Recent rapid developments in reinforcement learning algorithms have been giving us novel possibilities in many fields. However, due to their exploring property, we have to take the risk into consideration when we apply those algorithms to safety-critical problems especially in real environments. In this study, we deal with a safe exploration problem in reinforcement learning under the existence of disturbance. We define the safety during learning as satisfaction of the constraint conditions explicitly defined in terms of the state and propose a safe exploration method that uses partial prior knowledge of a controlled object and disturbance. The proposed method assures the satisfaction of the explicit state constraints with a pre-specified probability even if the controlled object is exposed to a stochastic disturbance following a normal distribution. As theoretical results, we introduce sufficient conditions to construct conservative inputs not containing an exploring aspect used in the proposed method and prove that the safety in the above explained sense is guaranteed with the proposed method. Furthermore, we illustrate the validity and effectiveness of the proposed method through numerical simulations of an inverted pendulum and a four-bar parallel link robot manipulator.

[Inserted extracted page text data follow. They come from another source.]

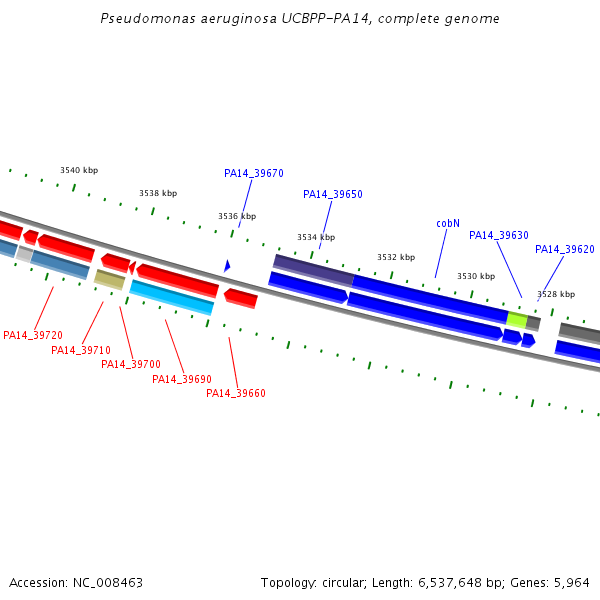 Pseudomonas aeruginosa UCBPP-PA14, complete genome

3540 kbp
3538 kbp
3536 kbp
3534 kbp
3532 kbp
3530 kbp
3528 kbp

PA14_39670
PA14_39650
cobN
PA14_39630
PA14_39620

PA14_39720
PA14_39710
PA14_39700
PA14_39690
PA14_39660

Accession: NC_008463

Topology: circular; Length: 6,537,648 bp; Genes: 5,964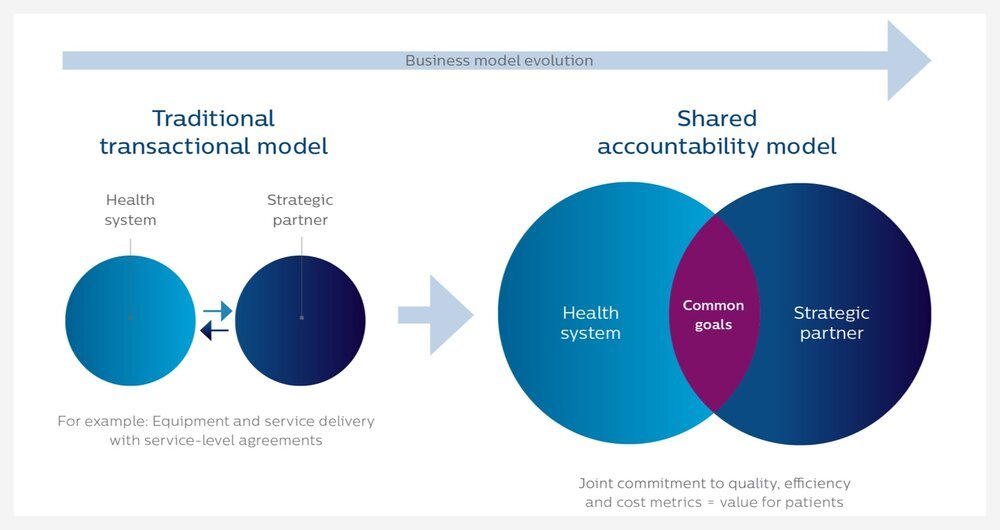 Business model evolution

Traditional transactional model

Health system

Strategic partner

For example: Equipment and service delivery with service-level agreements

Shared accountability model

Health system

Common goals

Strategic partner

Joint commitment to quality, efficiency and cost metrics = value for patients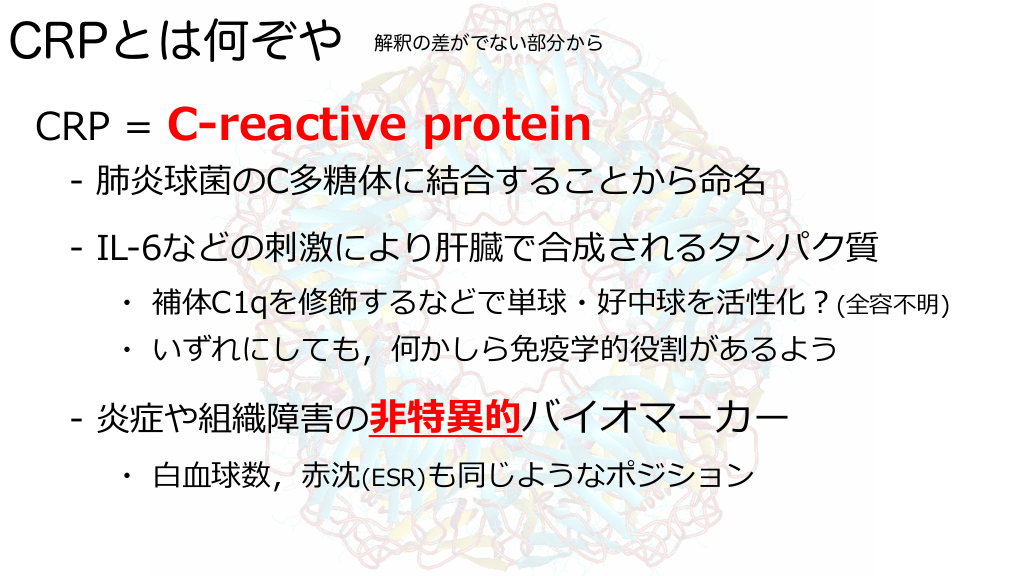 CRPとは何ぞや 解釈の差がでない部分から

CRP = C-reactive protein

- 肺炎球菌のC多糖体に結合することから命名

- IL-6などの刺激により肝臓で合成されるタンパク質

・ 補体C1qを修飾するなどで単球・好中球を活性化？(全容不明)

・ いずれにしても，何かしら免疫学的役割があるよう

- 炎症や組織障害の非特異的バイオマーカー

・ 白血球数，赤沈(ESR)も同じようなポジション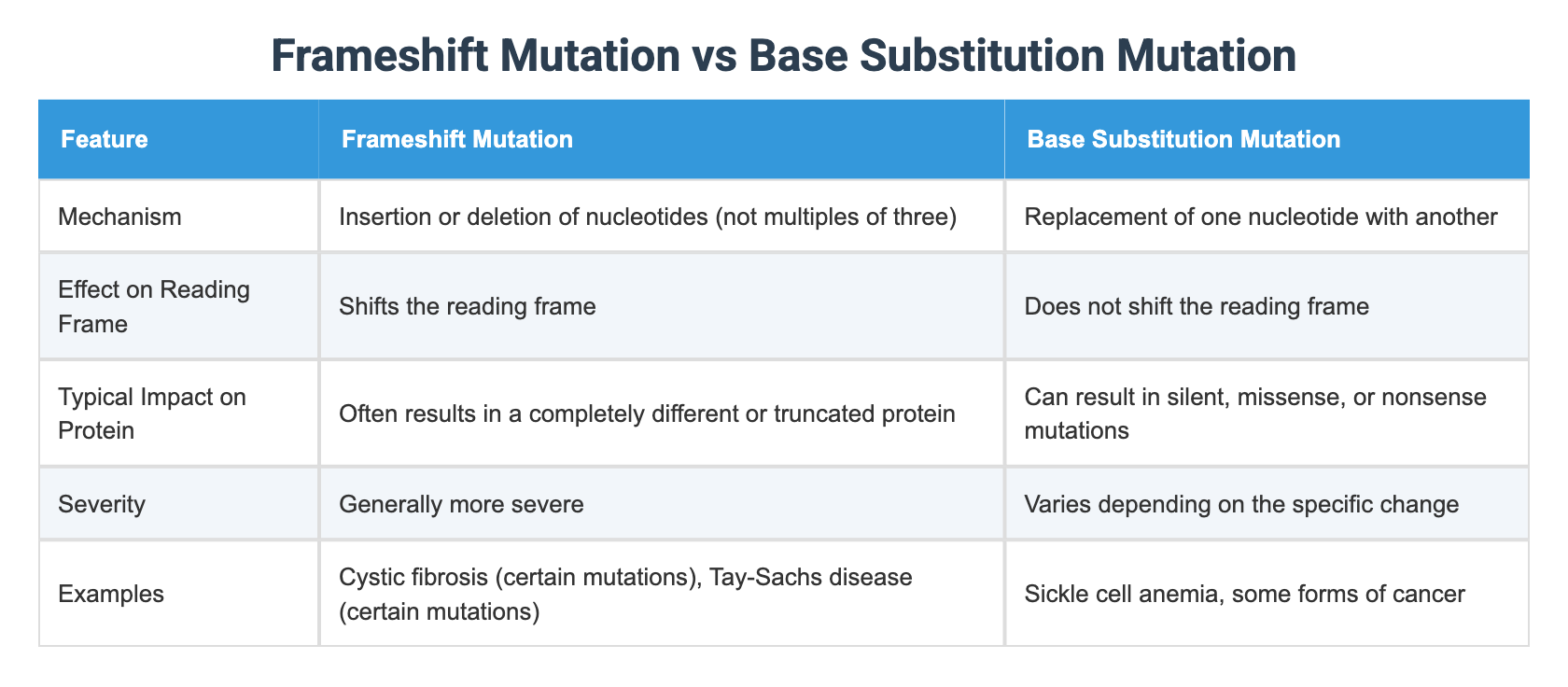 Frameshift Mutation vs Base Substitution Mutation

| Feature | Frameshift Mutation | Base Substitution Mutation |
|---|---|---|
| Mechanism | Insertion or deletion of nucleotides (not multiples of three) | Replacement of one nucleotide with another |
| Effect on Reading Frame | Shifts the reading frame | Does not shift the reading frame |
| Typical Impact on Protein | Often results in a completely different or truncated protein | Can result in silent, missense, or nonsense mutations |
| Severity | Generally more severe | Varies depending on the specific change |
| Examples | Cystic fibrosis (certain mutations), Tay-Sachs disease (certain mutations) | Sickle cell anemia, some forms of cancer |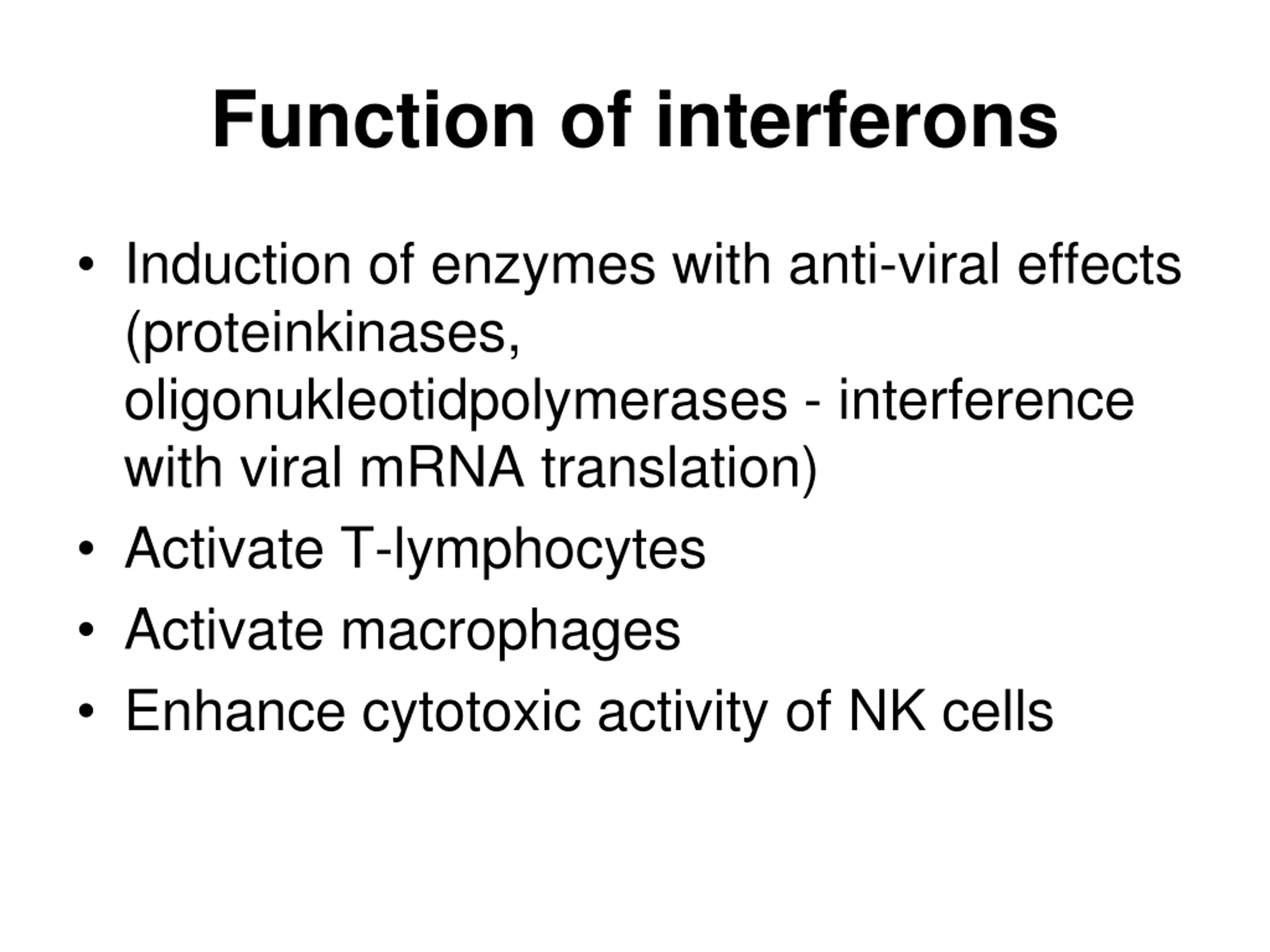 Function of interferons

• Induction of enzymes with anti-viral effects (proteinkinases, oligonukleotidpolymerases - interference with viral mRNA translation)
• Activate T-lymphocytes
• Activate macrophages
• Enhance cytotoxic activity of NK cells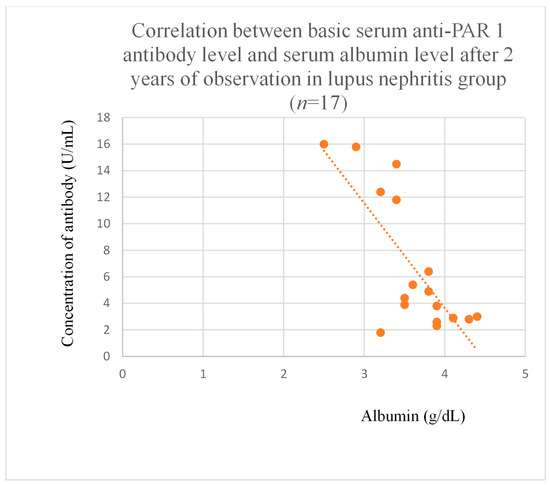 Correlation between basic serum anti-PAR 1 antibody level and serum albumin level after 2 years of observation in lupus nephritis group ($n$=17)

Concentration of antibody (U/mL)

18
16
14
12
10
8
6
4
2
0

0
1
2
3
4
5

Albumin (g/dL)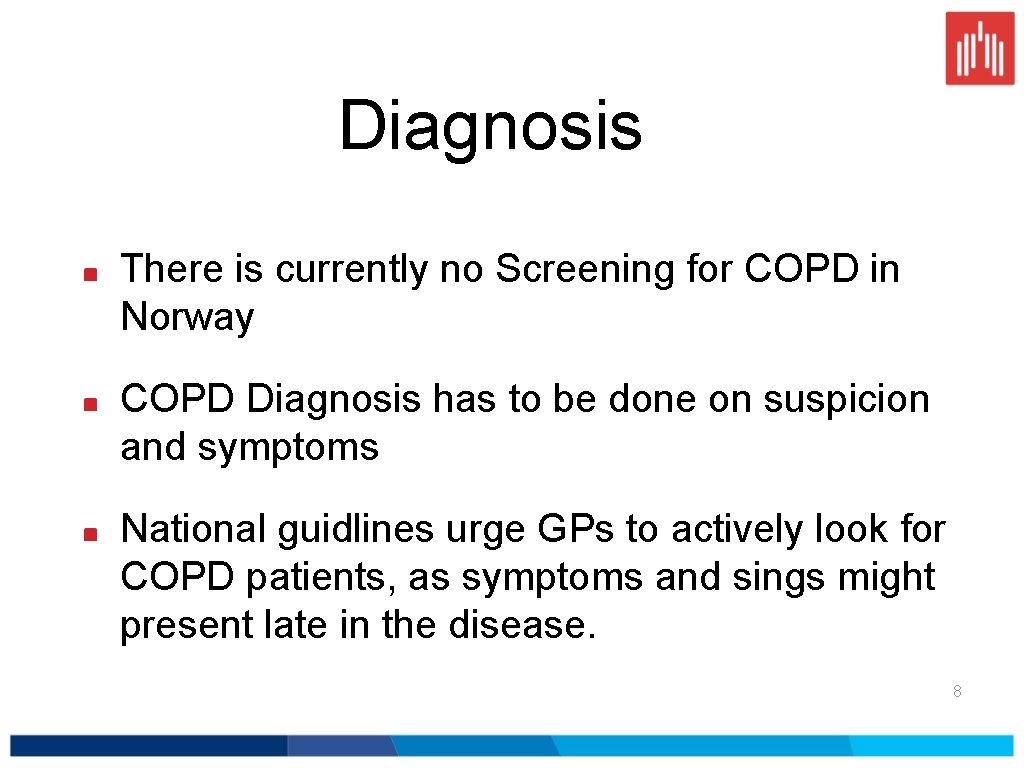 Diagnosis

There is currently no Screening for COPD in Norway

COPD Diagnosis has to be done on suspicion and symptoms

National guidlines urge GPs to actively look for COPD patients, as symptoms and sings might present late in the disease.

8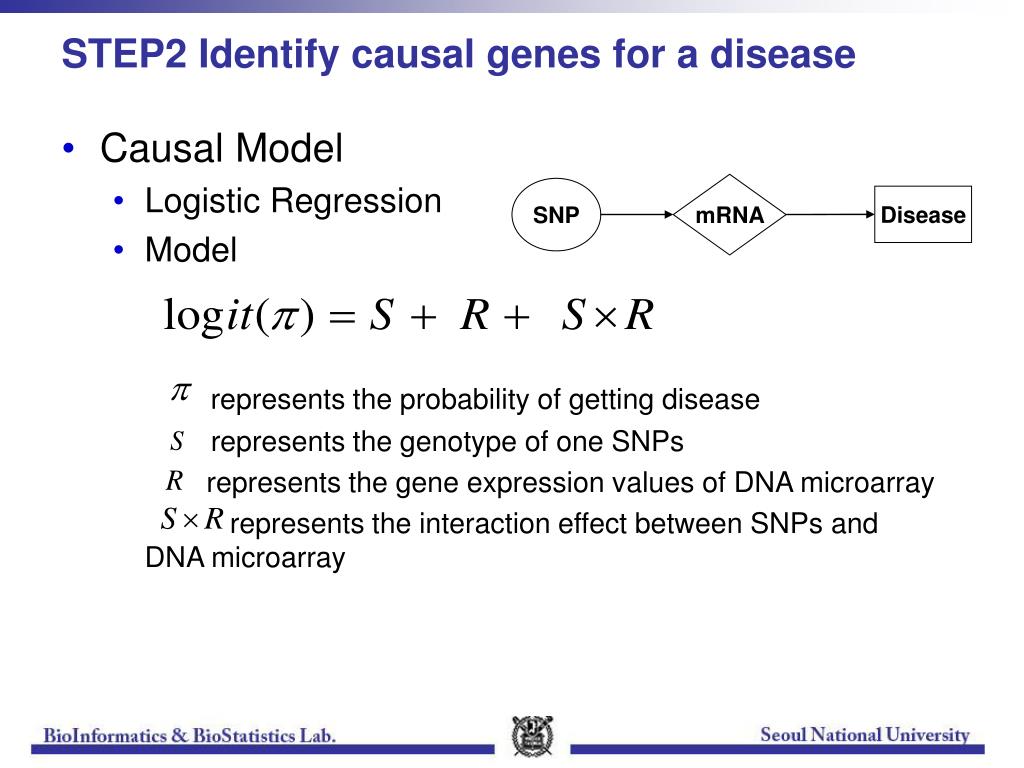 STEP2 Identify causal genes for a disease

• Causal Model
  • Logistic Regression
  • Model

SNP
mRNA
Disease

$\log it(\pi) = S + R + S \times R$

$\pi$ represents the probability of getting disease
$S$ represents the genotype of one SNPs
$R$ represents the gene expression values of DNA microarray
$S \times R$ represents the interaction effect between SNPs and DNA microarray

BioInformatics & BioStatistics Lab.
Seoul National University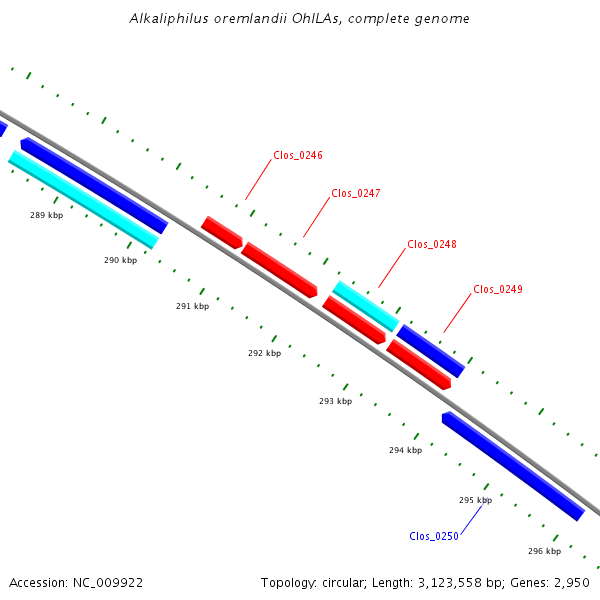 Alkaliphilus oremlandii OhILAs, complete genome

Clos_0246

Clos_0247

Clos_0248

Clos_0249

289 kbp

290 kbp

291 kbp

292 kbp

293 kbp

294 kbp

295 kbp

Clos_0250

296 kbp

Accession: NC_009922

Topology: circular; Length: 3,123,558 bp; Genes: 2,950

翻译：近年来强化学习算法的快速发展，为诸多领域带来了新的可能性。然而，由于算法固有的探索特性，在将其应用于安全关键问题（尤其是真实环境下的场景）时，必须考虑潜在风险。本研究针对干扰存在条件下的强化学习安全探索问题展开探讨。我们将学习过程中的安全性定义为显式状态约束条件的满足，并提出一种利用被控对象与干扰的部分先验知识的安全探索方法。该方法能够确保：即使被控对象受到服从正态分布的随机干扰，仍能以预设概率满足显式状态约束。在理论层面，我们给出了构建不含探索成分的保守控制输入的充分条件，并证明了该方法能够保障上述意义上的安全性。此外，通过倒立摆与四连杆并联机器人机械臂的数值仿真实验，验证了所提方法的有效性与可行性。